Introduction
Chaque fois que tu te promènes dans une grande ville, tu remarques probablement ces espaces commerciaux vides. Les vitrines poussiéreuses et les pancartes "À louer" qui semblent éternelles posent une question évidente : pourquoi ces espaces restent-ils vacants alors qu'ils pourraient générer des revenus ? La réponse réside dans une interaction complexe entre la finance et la stratégie immobilière, souvent résumée par l'expression "extend and pretend".
Les prêts commerciaux : un autre univers
Contrairement aux prêts hypothécaires résidentiels, les prêts commerciaux sont des produits financiers sophistiqués. En 2025, selon la Mortgage Bankers Association, le volume des prêts commerciaux aux États-Unis a atteint 3,9 trillions de dollars. Ces prêts ne reposent pas uniquement sur la capacité de paiement de l'occupant, mais sur la valeur future espérée de l'espace, qui est souvent spéculative.
La stratégie "extend and pretend"
L'idée derrière "extend and pretend" est simple : prolonger la durée du prêt tout en espérant une amélioration du marché. Cela peut sembler contre-intuitif, mais pour les banques, il est souvent plus avantageux de maintenir un prêt "performant" que de déclarer une saisie. Les saisies entraînent des coûts supplémentaires et déprécient la valeur marchande de l'actif.
Pourquoi ne pas simplement réduire le loyer ?

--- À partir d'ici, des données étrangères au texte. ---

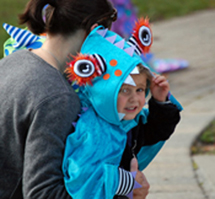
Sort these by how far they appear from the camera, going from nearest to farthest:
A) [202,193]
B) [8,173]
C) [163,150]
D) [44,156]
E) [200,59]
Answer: [44,156], [8,173], [202,193], [163,150], [200,59]

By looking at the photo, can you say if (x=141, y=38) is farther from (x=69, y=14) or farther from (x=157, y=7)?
(x=157, y=7)

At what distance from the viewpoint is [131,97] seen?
1962mm

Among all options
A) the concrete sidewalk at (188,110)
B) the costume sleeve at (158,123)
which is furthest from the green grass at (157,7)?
the costume sleeve at (158,123)

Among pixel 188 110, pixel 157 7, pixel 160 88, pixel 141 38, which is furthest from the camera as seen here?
pixel 157 7

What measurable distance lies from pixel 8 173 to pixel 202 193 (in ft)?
5.98

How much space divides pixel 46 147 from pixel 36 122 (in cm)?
11

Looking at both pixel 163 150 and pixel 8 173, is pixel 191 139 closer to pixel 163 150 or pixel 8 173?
pixel 163 150

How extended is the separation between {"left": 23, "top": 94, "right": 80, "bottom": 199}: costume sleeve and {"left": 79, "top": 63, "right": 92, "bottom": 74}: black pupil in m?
0.16

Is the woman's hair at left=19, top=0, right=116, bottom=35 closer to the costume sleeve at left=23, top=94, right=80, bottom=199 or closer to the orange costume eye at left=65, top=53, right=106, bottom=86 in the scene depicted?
the orange costume eye at left=65, top=53, right=106, bottom=86

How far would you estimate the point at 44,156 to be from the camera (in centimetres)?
168

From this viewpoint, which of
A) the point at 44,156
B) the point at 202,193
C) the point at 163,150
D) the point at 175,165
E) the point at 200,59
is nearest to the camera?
the point at 44,156

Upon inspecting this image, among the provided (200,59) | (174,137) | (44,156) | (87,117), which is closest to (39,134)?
(44,156)

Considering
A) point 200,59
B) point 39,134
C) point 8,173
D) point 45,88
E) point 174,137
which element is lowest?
point 200,59

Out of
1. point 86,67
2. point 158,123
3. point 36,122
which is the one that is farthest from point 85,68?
point 158,123
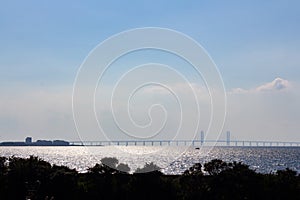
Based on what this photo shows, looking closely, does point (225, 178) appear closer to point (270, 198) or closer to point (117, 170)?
point (270, 198)

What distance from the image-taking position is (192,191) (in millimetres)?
45375

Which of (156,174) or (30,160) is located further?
(30,160)

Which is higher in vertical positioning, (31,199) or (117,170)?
(117,170)

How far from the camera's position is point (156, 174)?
4559 cm

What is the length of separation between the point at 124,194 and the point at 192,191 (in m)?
6.28

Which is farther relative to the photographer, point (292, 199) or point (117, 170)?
point (117, 170)

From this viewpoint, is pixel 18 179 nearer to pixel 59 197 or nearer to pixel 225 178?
pixel 59 197

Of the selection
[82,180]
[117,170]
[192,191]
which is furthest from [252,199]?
[82,180]

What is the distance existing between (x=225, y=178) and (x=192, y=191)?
10.6 ft

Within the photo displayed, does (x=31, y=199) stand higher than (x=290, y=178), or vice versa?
(x=290, y=178)

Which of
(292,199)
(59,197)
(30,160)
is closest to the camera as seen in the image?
(292,199)

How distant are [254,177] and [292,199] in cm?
389

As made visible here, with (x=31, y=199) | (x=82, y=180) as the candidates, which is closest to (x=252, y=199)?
(x=82, y=180)

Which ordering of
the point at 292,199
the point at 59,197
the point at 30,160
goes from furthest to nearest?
the point at 30,160, the point at 59,197, the point at 292,199
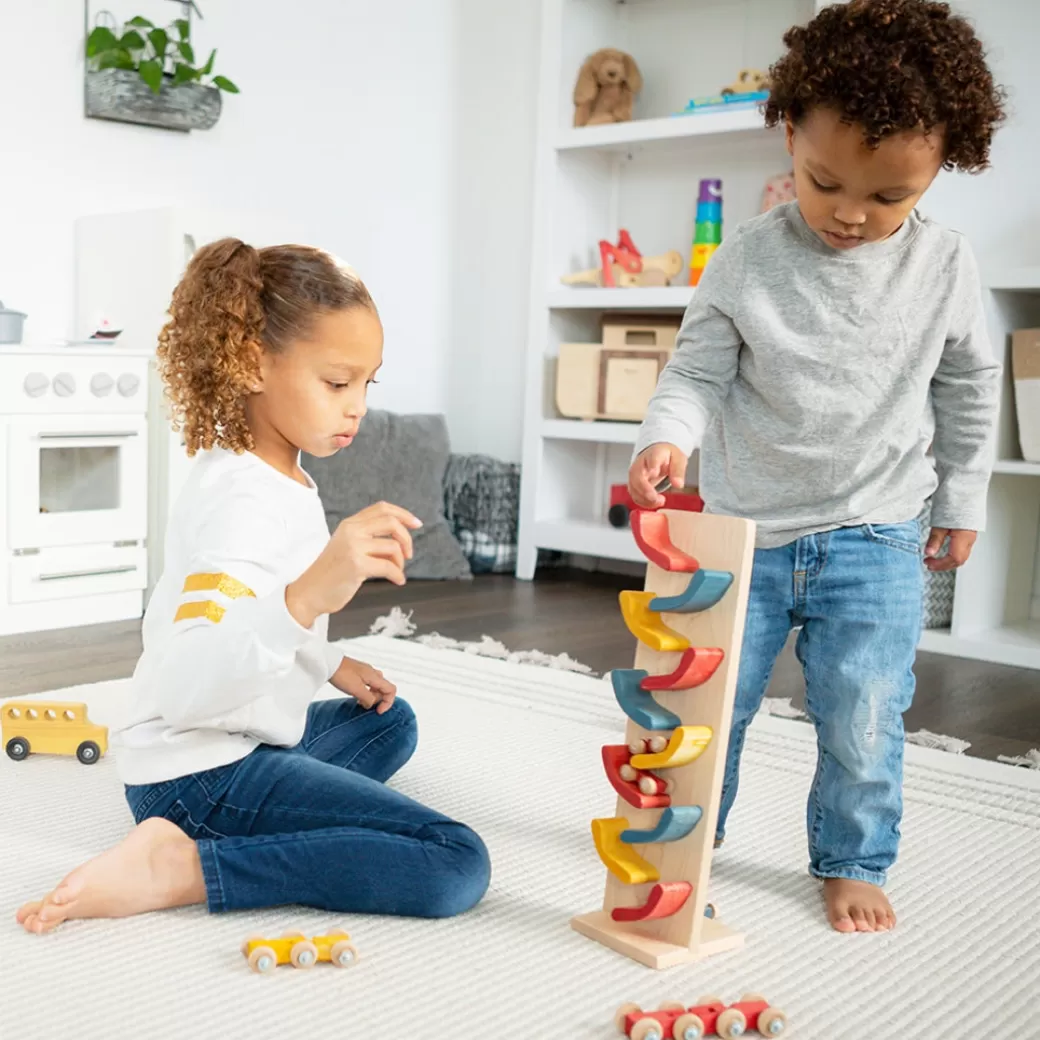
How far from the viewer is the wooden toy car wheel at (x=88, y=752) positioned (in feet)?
5.10

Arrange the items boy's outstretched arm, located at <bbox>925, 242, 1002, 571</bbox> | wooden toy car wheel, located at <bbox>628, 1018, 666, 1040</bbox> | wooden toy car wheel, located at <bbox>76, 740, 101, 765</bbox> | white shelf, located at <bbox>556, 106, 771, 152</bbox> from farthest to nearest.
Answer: white shelf, located at <bbox>556, 106, 771, 152</bbox> → wooden toy car wheel, located at <bbox>76, 740, 101, 765</bbox> → boy's outstretched arm, located at <bbox>925, 242, 1002, 571</bbox> → wooden toy car wheel, located at <bbox>628, 1018, 666, 1040</bbox>

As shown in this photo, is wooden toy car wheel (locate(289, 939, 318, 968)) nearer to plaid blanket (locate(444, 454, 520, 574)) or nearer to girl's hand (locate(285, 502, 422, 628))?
girl's hand (locate(285, 502, 422, 628))

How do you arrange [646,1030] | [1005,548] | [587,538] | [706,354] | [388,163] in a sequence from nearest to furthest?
[646,1030]
[706,354]
[1005,548]
[587,538]
[388,163]

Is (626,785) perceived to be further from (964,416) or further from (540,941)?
(964,416)

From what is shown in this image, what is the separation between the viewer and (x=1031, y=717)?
200 centimetres

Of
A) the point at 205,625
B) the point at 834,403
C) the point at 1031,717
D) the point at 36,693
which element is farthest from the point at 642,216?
the point at 205,625

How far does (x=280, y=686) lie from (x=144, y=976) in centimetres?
28

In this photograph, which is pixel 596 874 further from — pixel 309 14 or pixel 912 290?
pixel 309 14

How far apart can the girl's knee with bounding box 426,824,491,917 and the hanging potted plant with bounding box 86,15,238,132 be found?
7.10 ft

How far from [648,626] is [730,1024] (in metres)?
0.32

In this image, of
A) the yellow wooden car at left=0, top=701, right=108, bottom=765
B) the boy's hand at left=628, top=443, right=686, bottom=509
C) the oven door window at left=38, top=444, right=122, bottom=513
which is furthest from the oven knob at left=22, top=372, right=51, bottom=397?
the boy's hand at left=628, top=443, right=686, bottom=509

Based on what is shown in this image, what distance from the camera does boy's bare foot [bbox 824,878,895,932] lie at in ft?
3.87

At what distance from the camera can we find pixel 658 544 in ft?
3.62

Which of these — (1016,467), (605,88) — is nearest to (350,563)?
(1016,467)
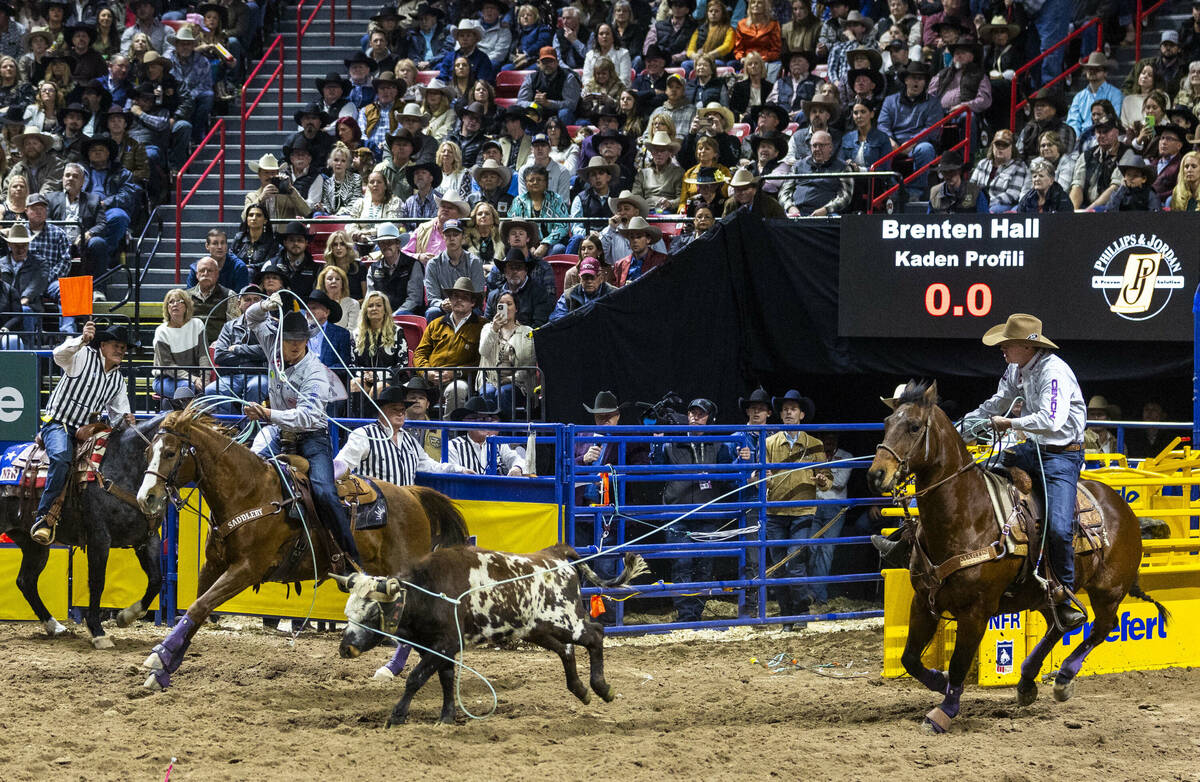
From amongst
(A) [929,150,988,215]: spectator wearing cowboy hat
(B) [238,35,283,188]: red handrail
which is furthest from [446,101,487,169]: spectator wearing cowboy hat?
(A) [929,150,988,215]: spectator wearing cowboy hat

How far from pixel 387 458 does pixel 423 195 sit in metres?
6.29

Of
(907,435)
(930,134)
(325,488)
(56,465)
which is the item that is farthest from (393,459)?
(930,134)

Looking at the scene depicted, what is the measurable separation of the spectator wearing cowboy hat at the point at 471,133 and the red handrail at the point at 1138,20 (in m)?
7.51

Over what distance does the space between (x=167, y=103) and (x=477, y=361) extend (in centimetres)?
908

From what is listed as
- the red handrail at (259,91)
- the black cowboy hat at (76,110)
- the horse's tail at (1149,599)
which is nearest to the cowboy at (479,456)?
the horse's tail at (1149,599)

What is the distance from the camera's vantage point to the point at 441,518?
10.1 metres

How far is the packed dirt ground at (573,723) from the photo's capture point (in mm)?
7363

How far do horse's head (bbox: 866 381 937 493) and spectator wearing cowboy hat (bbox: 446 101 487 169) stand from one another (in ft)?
33.2

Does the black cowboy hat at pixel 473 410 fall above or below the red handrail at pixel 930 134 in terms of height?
below

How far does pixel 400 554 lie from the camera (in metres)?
9.91

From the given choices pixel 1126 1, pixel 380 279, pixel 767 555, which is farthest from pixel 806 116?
pixel 767 555

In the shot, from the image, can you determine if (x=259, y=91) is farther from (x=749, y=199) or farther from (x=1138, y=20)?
(x=1138, y=20)

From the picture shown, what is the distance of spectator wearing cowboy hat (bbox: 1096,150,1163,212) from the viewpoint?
13.0 m

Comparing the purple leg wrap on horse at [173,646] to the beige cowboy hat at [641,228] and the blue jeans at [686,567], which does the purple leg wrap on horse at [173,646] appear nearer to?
the blue jeans at [686,567]
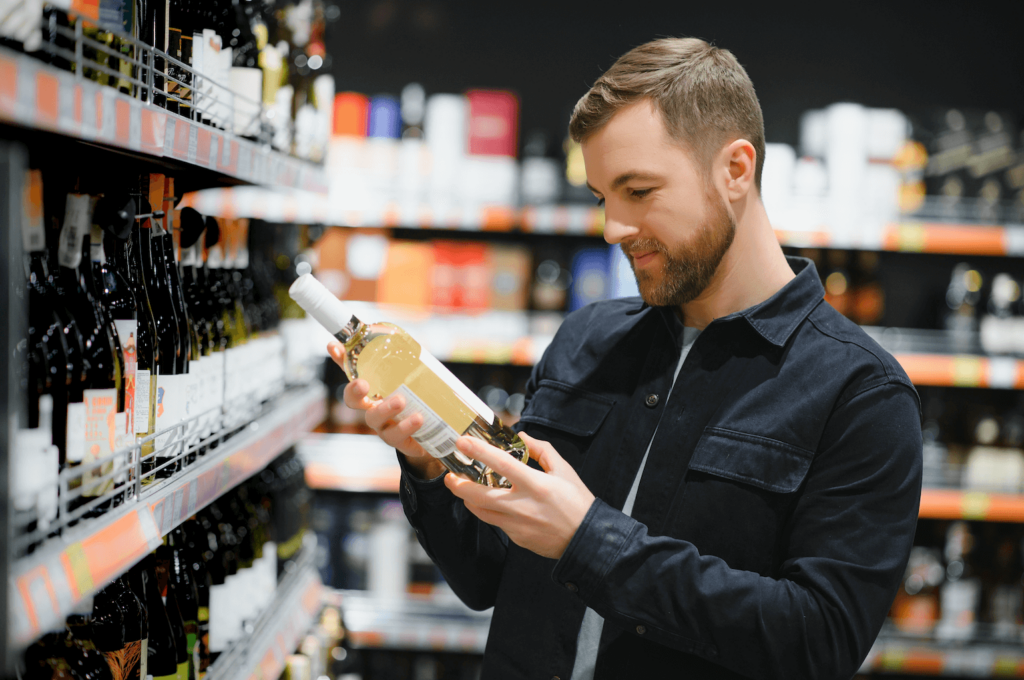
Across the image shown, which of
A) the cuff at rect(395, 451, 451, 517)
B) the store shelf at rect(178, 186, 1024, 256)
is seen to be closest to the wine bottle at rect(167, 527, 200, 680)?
the cuff at rect(395, 451, 451, 517)

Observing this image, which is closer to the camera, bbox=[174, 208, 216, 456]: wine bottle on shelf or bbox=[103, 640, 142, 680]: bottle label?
bbox=[103, 640, 142, 680]: bottle label

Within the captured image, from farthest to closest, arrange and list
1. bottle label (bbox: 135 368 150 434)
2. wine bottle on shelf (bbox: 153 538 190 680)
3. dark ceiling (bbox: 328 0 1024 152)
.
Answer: dark ceiling (bbox: 328 0 1024 152), wine bottle on shelf (bbox: 153 538 190 680), bottle label (bbox: 135 368 150 434)

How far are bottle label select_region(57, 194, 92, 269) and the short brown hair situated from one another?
686mm

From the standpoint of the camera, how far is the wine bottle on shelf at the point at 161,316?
1.16 meters

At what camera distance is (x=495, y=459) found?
0.95m

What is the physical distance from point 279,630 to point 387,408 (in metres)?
0.96

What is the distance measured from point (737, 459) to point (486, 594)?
522mm

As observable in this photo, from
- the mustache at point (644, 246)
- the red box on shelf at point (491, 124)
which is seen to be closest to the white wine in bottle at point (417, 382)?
the mustache at point (644, 246)

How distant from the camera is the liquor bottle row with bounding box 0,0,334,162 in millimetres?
858

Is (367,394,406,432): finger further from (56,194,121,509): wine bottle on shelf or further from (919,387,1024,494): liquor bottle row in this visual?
(919,387,1024,494): liquor bottle row

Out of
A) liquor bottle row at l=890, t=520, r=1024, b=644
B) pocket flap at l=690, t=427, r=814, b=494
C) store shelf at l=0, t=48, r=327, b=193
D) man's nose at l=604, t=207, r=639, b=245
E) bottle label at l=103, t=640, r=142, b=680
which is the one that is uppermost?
store shelf at l=0, t=48, r=327, b=193

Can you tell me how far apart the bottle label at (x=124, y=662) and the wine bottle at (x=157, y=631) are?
0.51ft

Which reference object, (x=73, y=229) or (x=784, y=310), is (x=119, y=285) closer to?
(x=73, y=229)

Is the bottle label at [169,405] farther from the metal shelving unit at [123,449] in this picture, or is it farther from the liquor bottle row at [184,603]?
the liquor bottle row at [184,603]
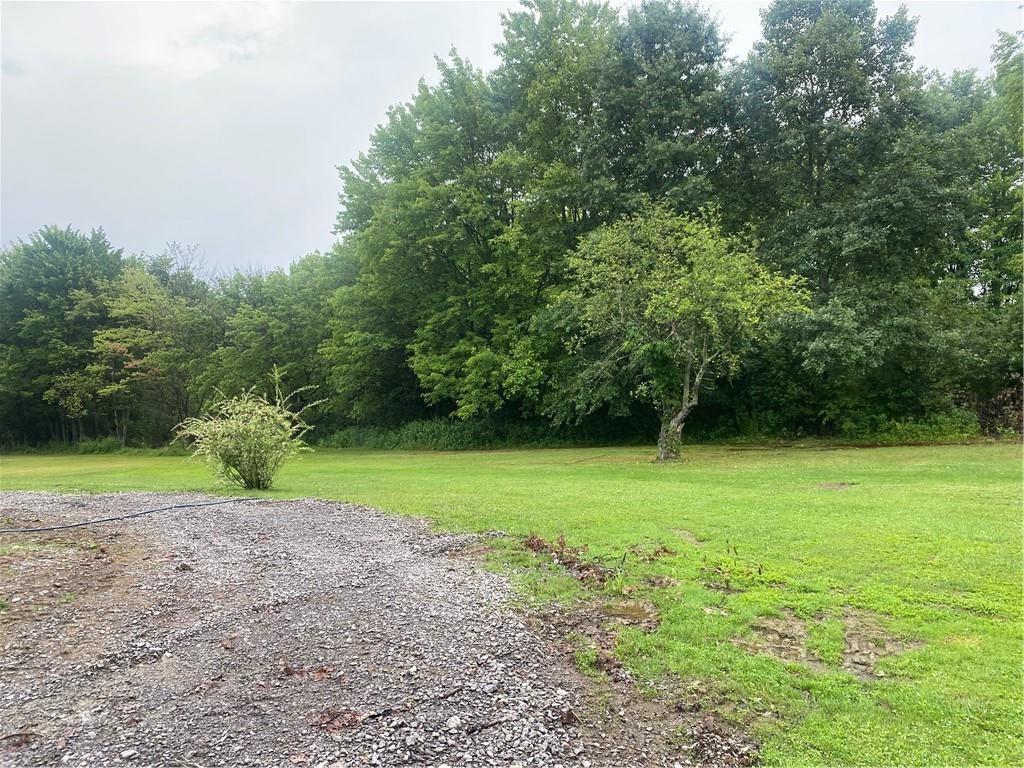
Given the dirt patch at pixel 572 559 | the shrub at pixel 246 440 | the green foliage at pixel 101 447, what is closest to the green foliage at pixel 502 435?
the shrub at pixel 246 440

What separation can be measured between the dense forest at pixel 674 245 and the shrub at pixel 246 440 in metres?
9.98

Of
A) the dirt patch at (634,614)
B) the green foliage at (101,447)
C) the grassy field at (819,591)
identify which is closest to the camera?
the grassy field at (819,591)

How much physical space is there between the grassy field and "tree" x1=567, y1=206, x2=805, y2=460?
223 inches

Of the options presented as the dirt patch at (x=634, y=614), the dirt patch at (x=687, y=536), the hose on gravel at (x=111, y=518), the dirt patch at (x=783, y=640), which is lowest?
the hose on gravel at (x=111, y=518)

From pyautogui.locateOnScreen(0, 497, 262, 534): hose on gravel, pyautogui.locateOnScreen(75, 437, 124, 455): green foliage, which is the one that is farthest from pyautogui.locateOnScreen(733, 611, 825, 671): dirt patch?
pyautogui.locateOnScreen(75, 437, 124, 455): green foliage

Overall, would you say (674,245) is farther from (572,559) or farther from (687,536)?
(572,559)

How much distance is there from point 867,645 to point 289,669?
4.05 meters

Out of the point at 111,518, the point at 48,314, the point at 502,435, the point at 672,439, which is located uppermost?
the point at 48,314

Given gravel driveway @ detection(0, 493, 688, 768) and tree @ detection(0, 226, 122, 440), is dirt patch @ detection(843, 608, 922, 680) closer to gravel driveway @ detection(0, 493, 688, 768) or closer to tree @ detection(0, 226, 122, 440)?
gravel driveway @ detection(0, 493, 688, 768)

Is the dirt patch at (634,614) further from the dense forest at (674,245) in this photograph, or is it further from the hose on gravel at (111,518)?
the dense forest at (674,245)

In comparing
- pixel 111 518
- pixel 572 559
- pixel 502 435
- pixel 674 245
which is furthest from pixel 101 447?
pixel 572 559

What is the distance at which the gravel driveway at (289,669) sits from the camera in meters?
3.15

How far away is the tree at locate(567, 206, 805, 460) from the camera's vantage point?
55.0 ft

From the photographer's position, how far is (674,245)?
60.8 ft
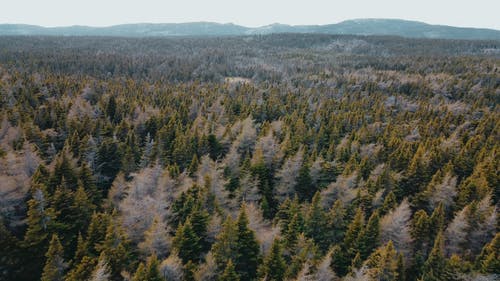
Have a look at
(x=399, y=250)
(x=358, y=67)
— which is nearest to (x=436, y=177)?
(x=399, y=250)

Abaisser le loyer pourrait sembler être une solution logique. Cependant, cela pourrait déclencher une réévaluation de l'actif par la banque, entraînant une saisie si la valeur estimée ne peut plus couvrir le montant du prêt. En 2025, les taux de vacance dans les espaces commerciaux ont atteint 12,5 % dans certaines métropoles américaines, une conséquence directe de cette stratégie.
Les pressions sociales et économiques
Les propriétaires sont également soumis à des pressions sociales. Une baisse de loyer pourrait inciter d'autres propriétaires à faire de même, entraînant une spirale de dévaluation des actifs dans la région. Selon le Urban Land Institute, environ 30 % des investisseurs immobiliers ont admis qu'ils préféraient maintenir les loyers élevés pour éviter cet effet domino.
Cas d'usage : les centres-villes
Prenons l'exemple des centres-villes de San Francisco et New York, où les taux de vacance ont dépassé 15 % en 2024. Les propriétaires de ces espaces attendent une reprise économique post-pandémie, espérant que les bureaux redeviendront attractifs avec le retour partiel au travail sur site.
Conclusion
La vacance des espaces commerciaux est le résultat d'une stratégie calculée plutôt que d'un simple échec du marché. Comprendre ces dynamiques est crucial pour les décideurs souhaitant investir dans l'immobilier commercial.